Rakhine State Hluttaw MP U Tun Thar Sein (ANP, Mrauk-U-1), said the UEC should make a clear statement about whether IDPs are eligible to vote by using either a Form 3(a) or Form 15.

“Another problem is that the election commission officers even didn’t even go to the camps to display the voter list,” he said.

Neither Tin Hlaing nor the UEC could be reached for comment about use of Form 3(a) or Form 15 to enable IDPs to vote.

Pyithu Hluttaw MP U Aung Thaung Shwe, who won the seat of Buthidaung for the ANP but is contesting as an independent this year, said the election commission’s apparent failure to ensure eligible IDPs are able to vote could damage the fairness of the election.

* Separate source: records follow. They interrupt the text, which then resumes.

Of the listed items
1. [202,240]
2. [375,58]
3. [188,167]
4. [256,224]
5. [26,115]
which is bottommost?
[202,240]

Fighting has emptied 11 villages in Buthidaung and all of their inhabitants are now IDPs, he said. Registered IDP camps in Buthidaung house more than 9,000 people, but another 20,000 displaced people are living at other locations.

If they can’t vote, it could affect the outcome on November 8. In 2015, Buthidaung had just 36,000 eligible voters because the vast majority of its residents were Rohingya, who are mostly ineligible to vote. Aung Thaung Shwe won narrowly over his Union Solidarity and Development Party rival, with 45.5pc of the vote compared to 39.7pc.

“IDPs are Rakhine so they vote for ethnic Rakhine parties. Now it’s not clear whether they’ll be able to vote, but on the other hand military families are able to vote easily,” he said.

As elsewhere in Myanmar, Tatmadaw soldiers and their familiars voted en masse for the USDP in 2015 and are expected to largely do so again in November, despite a reform that has mandated polling stations be moved from cantonments to civilian areas. Like other parts of northern Rakhine, Buthidaung has in recent years seen a considerable build-up of troops from the Tatmadaw and Border Guard Police, skewing the demographics of the area.

However, many IDPs seem less concerned about losing their right to vote than lawmakers and civil society groups. Many, like U Tun Thein Maung, another resident of Baung Duk village who fled to Myothit monastery, seem indifferent about voting. Many other IDPs in the monastery echoed his lack of enthusiasm, saying that all they wanted was for their political leaders to help them return home.

“If we have the chance to vote, it will make no difference to us,” Tun Thein Maung told Frontier from the bamboo shack that he has been forced to call home for the past 18 months. “We will still be IDPs who have had to run away from our homes.”